• **Work required**
Omit the images. Copy each entry word for word.

——

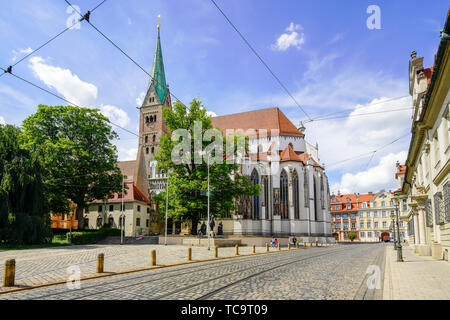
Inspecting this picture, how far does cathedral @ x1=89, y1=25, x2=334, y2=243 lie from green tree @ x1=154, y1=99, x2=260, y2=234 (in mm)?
8875

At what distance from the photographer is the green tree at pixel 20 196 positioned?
75.9 feet

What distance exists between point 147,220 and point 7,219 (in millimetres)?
29947

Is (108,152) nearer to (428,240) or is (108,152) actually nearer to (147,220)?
(147,220)

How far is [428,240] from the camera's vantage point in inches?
797

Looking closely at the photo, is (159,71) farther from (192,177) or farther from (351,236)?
(351,236)

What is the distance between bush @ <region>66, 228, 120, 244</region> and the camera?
31.4m

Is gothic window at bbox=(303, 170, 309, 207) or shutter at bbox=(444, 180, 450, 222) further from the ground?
gothic window at bbox=(303, 170, 309, 207)

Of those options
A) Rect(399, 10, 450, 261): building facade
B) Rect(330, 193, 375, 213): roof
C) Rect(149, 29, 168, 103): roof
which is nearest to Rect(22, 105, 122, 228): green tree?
Rect(399, 10, 450, 261): building facade

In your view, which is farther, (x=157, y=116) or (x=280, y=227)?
(x=157, y=116)

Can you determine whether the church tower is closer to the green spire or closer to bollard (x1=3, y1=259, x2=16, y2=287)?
the green spire

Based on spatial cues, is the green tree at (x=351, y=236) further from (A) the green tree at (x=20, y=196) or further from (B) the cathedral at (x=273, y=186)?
(A) the green tree at (x=20, y=196)

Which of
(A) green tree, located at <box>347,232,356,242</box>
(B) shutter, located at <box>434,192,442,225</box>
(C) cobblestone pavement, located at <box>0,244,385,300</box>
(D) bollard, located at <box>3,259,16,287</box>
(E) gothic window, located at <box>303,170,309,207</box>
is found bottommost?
(A) green tree, located at <box>347,232,356,242</box>

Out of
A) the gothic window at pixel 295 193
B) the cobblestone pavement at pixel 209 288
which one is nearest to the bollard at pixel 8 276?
the cobblestone pavement at pixel 209 288
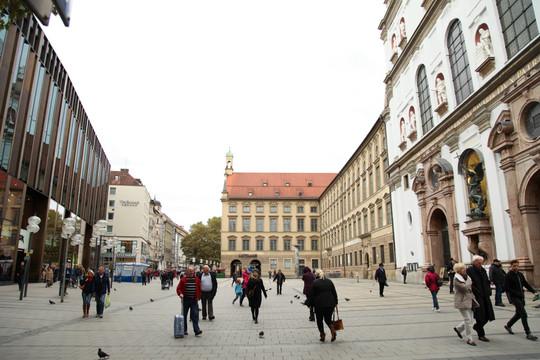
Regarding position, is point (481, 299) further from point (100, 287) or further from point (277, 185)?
point (277, 185)

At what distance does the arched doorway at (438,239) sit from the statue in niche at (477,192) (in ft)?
20.0

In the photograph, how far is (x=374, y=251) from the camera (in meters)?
42.1

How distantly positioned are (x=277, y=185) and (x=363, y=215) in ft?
117

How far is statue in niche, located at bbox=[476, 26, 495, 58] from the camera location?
66.5 ft

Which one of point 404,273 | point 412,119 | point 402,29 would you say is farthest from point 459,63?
point 404,273

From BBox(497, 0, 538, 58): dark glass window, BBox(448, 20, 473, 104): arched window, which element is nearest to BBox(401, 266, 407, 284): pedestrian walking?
BBox(448, 20, 473, 104): arched window

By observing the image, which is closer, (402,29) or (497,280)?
(497,280)

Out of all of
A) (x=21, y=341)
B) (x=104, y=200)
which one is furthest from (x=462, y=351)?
(x=104, y=200)

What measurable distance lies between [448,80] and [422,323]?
1951 cm

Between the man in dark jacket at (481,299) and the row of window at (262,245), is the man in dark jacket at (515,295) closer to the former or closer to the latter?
the man in dark jacket at (481,299)

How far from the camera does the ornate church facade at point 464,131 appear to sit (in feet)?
58.0

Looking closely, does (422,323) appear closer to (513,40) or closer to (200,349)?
(200,349)

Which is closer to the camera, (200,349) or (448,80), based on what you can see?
(200,349)

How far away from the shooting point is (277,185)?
80.9 m
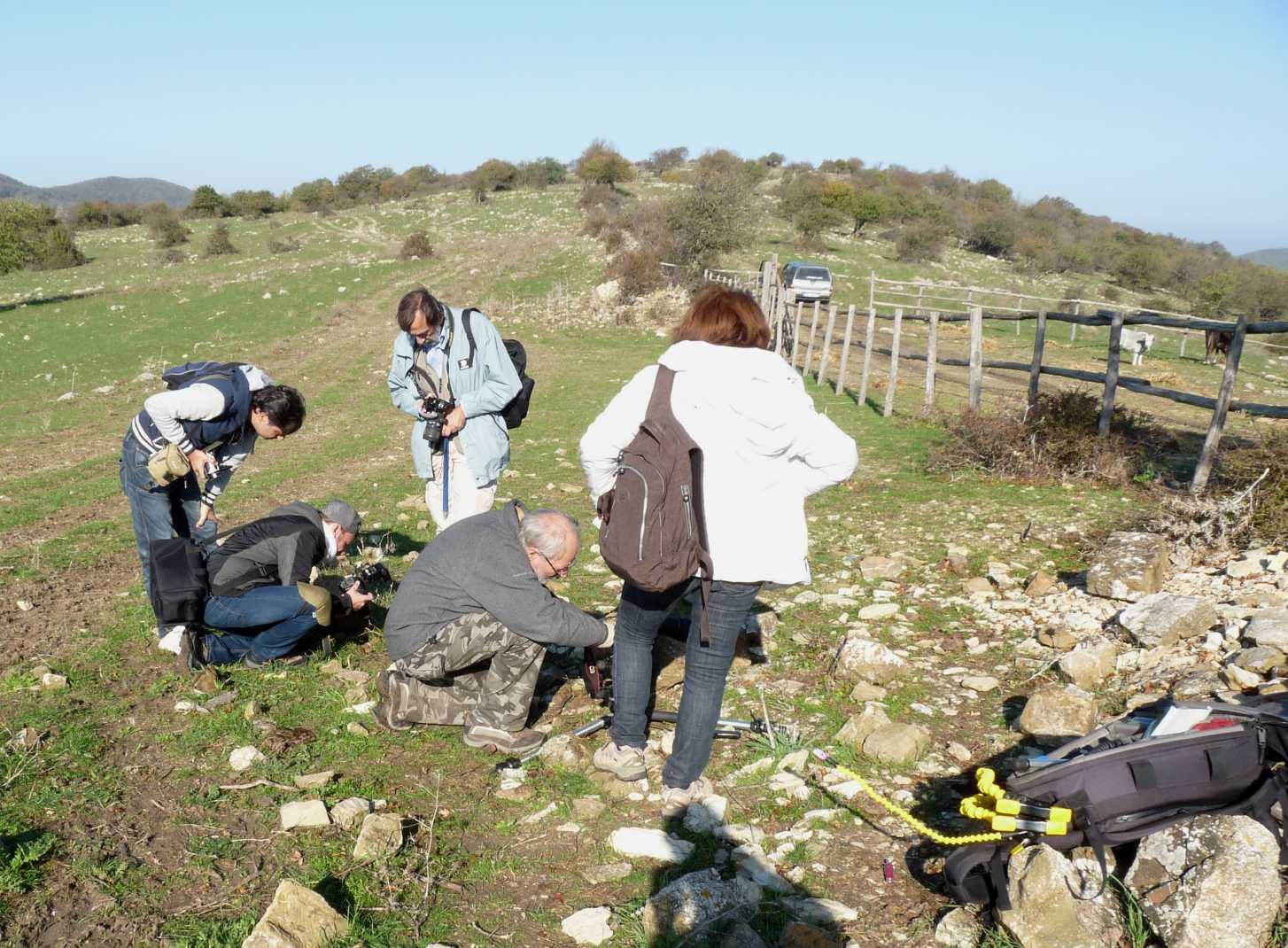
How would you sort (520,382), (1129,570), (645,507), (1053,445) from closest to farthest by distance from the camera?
(645,507) → (520,382) → (1129,570) → (1053,445)

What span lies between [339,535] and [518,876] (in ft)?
8.17

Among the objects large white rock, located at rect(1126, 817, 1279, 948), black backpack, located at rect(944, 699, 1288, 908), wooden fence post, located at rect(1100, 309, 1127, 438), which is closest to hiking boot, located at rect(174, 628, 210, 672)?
black backpack, located at rect(944, 699, 1288, 908)

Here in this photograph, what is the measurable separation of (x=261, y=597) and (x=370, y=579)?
1.27 meters

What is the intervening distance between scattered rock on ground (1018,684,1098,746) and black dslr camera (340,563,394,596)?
352 cm

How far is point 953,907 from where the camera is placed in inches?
110

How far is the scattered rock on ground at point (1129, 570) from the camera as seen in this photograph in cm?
530

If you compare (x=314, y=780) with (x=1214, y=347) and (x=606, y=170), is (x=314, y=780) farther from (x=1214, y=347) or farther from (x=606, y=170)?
(x=606, y=170)

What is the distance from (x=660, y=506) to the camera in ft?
9.71

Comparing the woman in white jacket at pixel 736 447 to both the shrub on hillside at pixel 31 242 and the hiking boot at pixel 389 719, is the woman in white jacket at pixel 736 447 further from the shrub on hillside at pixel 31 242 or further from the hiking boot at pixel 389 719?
the shrub on hillside at pixel 31 242

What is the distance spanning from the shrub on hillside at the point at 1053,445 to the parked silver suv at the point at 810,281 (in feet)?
59.9

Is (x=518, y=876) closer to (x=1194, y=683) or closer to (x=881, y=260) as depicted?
(x=1194, y=683)

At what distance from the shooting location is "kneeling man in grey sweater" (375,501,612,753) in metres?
3.69

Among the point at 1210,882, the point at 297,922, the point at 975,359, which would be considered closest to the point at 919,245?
the point at 975,359

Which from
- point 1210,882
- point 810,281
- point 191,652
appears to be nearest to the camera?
point 1210,882
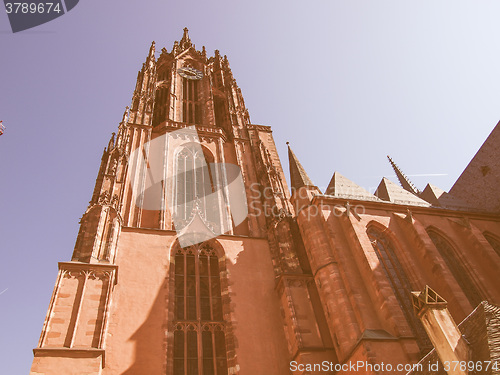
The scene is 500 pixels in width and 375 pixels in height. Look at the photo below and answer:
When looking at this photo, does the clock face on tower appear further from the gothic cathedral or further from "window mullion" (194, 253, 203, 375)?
"window mullion" (194, 253, 203, 375)

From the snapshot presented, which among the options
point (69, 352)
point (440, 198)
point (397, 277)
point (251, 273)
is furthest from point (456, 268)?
point (69, 352)

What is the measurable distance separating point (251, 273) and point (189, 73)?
17.9m

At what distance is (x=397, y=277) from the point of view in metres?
12.5

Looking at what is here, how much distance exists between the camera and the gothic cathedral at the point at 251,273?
9.38 metres

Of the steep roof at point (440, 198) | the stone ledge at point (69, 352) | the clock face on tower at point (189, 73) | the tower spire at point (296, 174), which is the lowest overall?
the stone ledge at point (69, 352)

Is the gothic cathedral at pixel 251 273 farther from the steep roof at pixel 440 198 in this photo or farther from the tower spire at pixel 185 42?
the tower spire at pixel 185 42

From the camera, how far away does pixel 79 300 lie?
373 inches

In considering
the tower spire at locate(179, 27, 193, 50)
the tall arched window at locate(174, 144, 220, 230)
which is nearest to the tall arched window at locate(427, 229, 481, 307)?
the tall arched window at locate(174, 144, 220, 230)

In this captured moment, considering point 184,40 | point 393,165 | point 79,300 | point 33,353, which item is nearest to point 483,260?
point 79,300

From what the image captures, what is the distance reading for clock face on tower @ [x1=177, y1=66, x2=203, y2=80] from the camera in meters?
26.5

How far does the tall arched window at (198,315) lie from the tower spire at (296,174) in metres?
4.14

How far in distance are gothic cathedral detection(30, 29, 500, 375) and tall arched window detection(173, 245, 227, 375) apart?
0.12 feet

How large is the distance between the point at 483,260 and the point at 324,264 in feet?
20.2

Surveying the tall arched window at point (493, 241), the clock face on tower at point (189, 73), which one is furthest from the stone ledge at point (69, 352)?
the clock face on tower at point (189, 73)
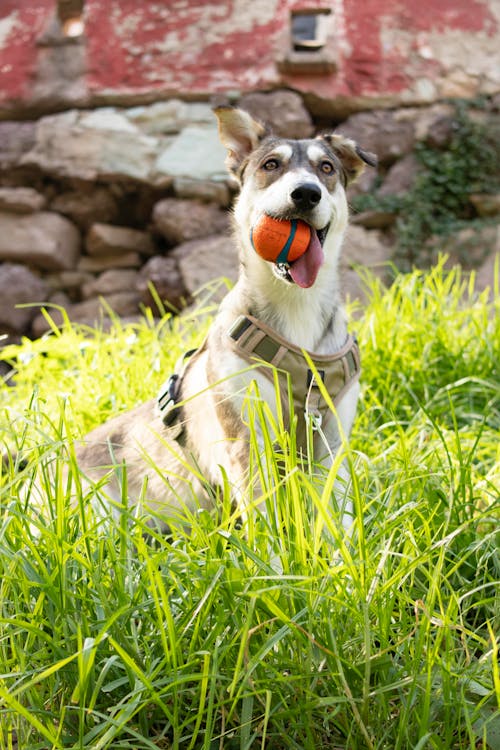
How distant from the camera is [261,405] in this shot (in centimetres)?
165

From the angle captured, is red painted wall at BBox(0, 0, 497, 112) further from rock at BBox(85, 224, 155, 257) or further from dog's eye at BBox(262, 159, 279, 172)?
dog's eye at BBox(262, 159, 279, 172)

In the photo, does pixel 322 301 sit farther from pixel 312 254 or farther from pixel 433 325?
pixel 433 325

——

• **Full response**
Inspecting this picture, how far does cathedral @ x1=89, y1=25, x2=334, y2=243 lie from green tree @ x1=154, y1=99, x2=260, y2=234 (in mm)?
8875

At what distance from the photographer is the green tree at pixel 20 196 positioned?
75.9 feet

What distance exists between point 147,220 and point 7,219 (in millimetres)?
29947

Is (108,152) nearer to (428,240) or is (108,152) actually nearer to (147,220)?
(147,220)

How far is [428,240] from the camera's vantage point in inches?
797

Looking closely at the photo, is (159,71) farther from (192,177) or farther from (351,236)?
(351,236)

What is the distance between bush @ <region>66, 228, 120, 244</region> and the camera?
31.4m

Is gothic window at bbox=(303, 170, 309, 207) or shutter at bbox=(444, 180, 450, 222) further from the ground?
gothic window at bbox=(303, 170, 309, 207)

Of those options
A) Rect(399, 10, 450, 261): building facade
B) Rect(330, 193, 375, 213): roof
C) Rect(149, 29, 168, 103): roof
which is nearest to Rect(22, 105, 122, 228): green tree?
Rect(399, 10, 450, 261): building facade

In your view, which is farther, (x=157, y=116) or (x=280, y=227)?
(x=157, y=116)

Can you determine whether the church tower is closer to the green spire or closer to bollard (x1=3, y1=259, x2=16, y2=287)?
the green spire

Based on spatial cues, is the green tree at (x=351, y=236) further from (A) the green tree at (x=20, y=196) or further from (B) the cathedral at (x=273, y=186)?
(A) the green tree at (x=20, y=196)

Which of
(A) green tree, located at <box>347,232,356,242</box>
(B) shutter, located at <box>434,192,442,225</box>
(C) cobblestone pavement, located at <box>0,244,385,300</box>
(D) bollard, located at <box>3,259,16,287</box>
(E) gothic window, located at <box>303,170,309,207</box>
is found bottommost?
(A) green tree, located at <box>347,232,356,242</box>

Out of
A) the gothic window at pixel 295 193
B) the cobblestone pavement at pixel 209 288
which one is nearest to the bollard at pixel 8 276?
the cobblestone pavement at pixel 209 288
Regarding position, is point (481, 299) further from point (100, 287) or further from point (277, 185)?
point (277, 185)

At what distance does the arched doorway at (438,239) sit from the statue in niche at (477,192) (in ft)?
20.0

In the photograph, how far is (x=374, y=251) from the camera (in meters)?
42.1

How distantly positioned are (x=277, y=185) and (x=363, y=215) in ft?
117

How far is statue in niche, located at bbox=[476, 26, 495, 58] from the camera location?
66.5 ft

Which one of point 404,273 | point 412,119 | point 402,29 would you say is farthest from point 459,63?
point 404,273

From BBox(497, 0, 538, 58): dark glass window, BBox(448, 20, 473, 104): arched window, which element is nearest to BBox(401, 266, 407, 284): pedestrian walking?
BBox(448, 20, 473, 104): arched window

By observing the image, which is closer, (402,29) or (497,280)?
(497,280)

Out of all of
A) (x=21, y=341)
B) (x=104, y=200)
which one is furthest from (x=462, y=351)?
(x=104, y=200)

What measurable distance lies between [448,80] and [422,323]?
1951 cm

Between the man in dark jacket at (481,299) and the row of window at (262,245), is the man in dark jacket at (515,295) closer to the former or closer to the latter?
the man in dark jacket at (481,299)

How far from the camera does the ornate church facade at point 464,131 appear to sit (in feet)?
58.0

Looking closely, does (422,323) appear closer to (513,40) or closer to (200,349)?
(200,349)

Which is closer to the camera, (200,349) or (448,80), based on what you can see?
(200,349)

How far away from the shooting point is (277,185)?
80.9 m
How would you sort (520,382), (1129,570), (645,507), (1053,445) from closest to farthest by distance from the camera?
(645,507) → (520,382) → (1129,570) → (1053,445)

What span lies between [339,535] and [518,876] (in ft)?
8.17

Among the objects large white rock, located at rect(1126, 817, 1279, 948), black backpack, located at rect(944, 699, 1288, 908), wooden fence post, located at rect(1100, 309, 1127, 438), which is closest to hiking boot, located at rect(174, 628, 210, 672)?
black backpack, located at rect(944, 699, 1288, 908)

Here in this photograph, what is the measurable separation of (x=261, y=597) and (x=370, y=579)?
1.27 meters

What is the intervening distance between scattered rock on ground (1018,684,1098,746) and black dslr camera (340,563,394,596)?
352 cm

How far is point 953,907 from where the camera is placed in inches?
110

How far is the scattered rock on ground at point (1129, 570) from the camera as seen in this photograph in cm?
530

If you compare (x=314, y=780) with (x=1214, y=347) and (x=606, y=170), is (x=314, y=780) farther from (x=1214, y=347) or farther from (x=606, y=170)?
(x=606, y=170)

What is the distance from (x=660, y=506) to the camera in ft?
9.71

Comparing the woman in white jacket at pixel 736 447 to both the shrub on hillside at pixel 31 242 and the hiking boot at pixel 389 719, is the woman in white jacket at pixel 736 447 further from the shrub on hillside at pixel 31 242 or further from the hiking boot at pixel 389 719?
the shrub on hillside at pixel 31 242

What is the distance spanning from the shrub on hillside at the point at 1053,445 to the parked silver suv at the point at 810,281 (in feet)?
59.9

Is (x=518, y=876) closer to (x=1194, y=683) or closer to (x=881, y=260) as depicted?
(x=1194, y=683)

At what distance from the shooting location is "kneeling man in grey sweater" (375,501,612,753) in metres?
3.69

Among the point at 1210,882, the point at 297,922, the point at 975,359, which would be considered closest to the point at 919,245?
the point at 975,359

Which from
- point 1210,882
- point 810,281
- point 191,652
appears to be nearest to the camera?
point 1210,882
The scene is 500 pixels in width and 375 pixels in height. Look at the photo below and answer:
When looking at this photo, does the clock face on tower appear further from the gothic cathedral or further from "window mullion" (194, 253, 203, 375)?
"window mullion" (194, 253, 203, 375)

From the snapshot presented, which among the options
point (69, 352)
point (440, 198)
point (397, 277)
point (251, 273)
is furthest from point (456, 268)?
point (69, 352)

What is the measurable distance separating point (251, 273) and point (189, 73)?
17.9m

At what distance is (x=397, y=277) from the point of view in metres?
12.5

Looking at what is here, how much distance exists between the camera and the gothic cathedral at the point at 251,273?
9.38 metres

Of the steep roof at point (440, 198) | the stone ledge at point (69, 352) | the clock face on tower at point (189, 73) | the tower spire at point (296, 174), which is the lowest overall?
the stone ledge at point (69, 352)

Is the gothic cathedral at pixel 251 273 farther from the steep roof at pixel 440 198 in this photo or farther from the tower spire at pixel 185 42?
the tower spire at pixel 185 42

From the camera, how far away does pixel 79 300 lie?
373 inches

In considering
the tower spire at locate(179, 27, 193, 50)
the tall arched window at locate(174, 144, 220, 230)
which is nearest to the tall arched window at locate(427, 229, 481, 307)?
the tall arched window at locate(174, 144, 220, 230)

In this captured moment, considering point 184,40 | point 393,165 | point 79,300 | point 33,353, which item is nearest to point 483,260?
point 79,300

From what the image captures, what is the distance reading for clock face on tower @ [x1=177, y1=66, x2=203, y2=80] from the camera in meters?
26.5

How far does the tall arched window at (198,315) lie from the tower spire at (296,174) in metres?
4.14

How far in distance are gothic cathedral detection(30, 29, 500, 375) and tall arched window detection(173, 245, 227, 375) apart?
0.12 feet

How large is the distance between the point at 483,260 and the point at 324,264 in feet?
20.2

Surveying the tall arched window at point (493, 241), the clock face on tower at point (189, 73), which one is furthest from the stone ledge at point (69, 352)?
the clock face on tower at point (189, 73)
How distant from the camera is [261,405] in this shot (in centimetres)?
165

From the angle captured, is red painted wall at BBox(0, 0, 497, 112) further from rock at BBox(85, 224, 155, 257) or further from dog's eye at BBox(262, 159, 279, 172)?
dog's eye at BBox(262, 159, 279, 172)

In the photo, does pixel 322 301 sit farther from pixel 312 254 or farther from pixel 433 325?
pixel 433 325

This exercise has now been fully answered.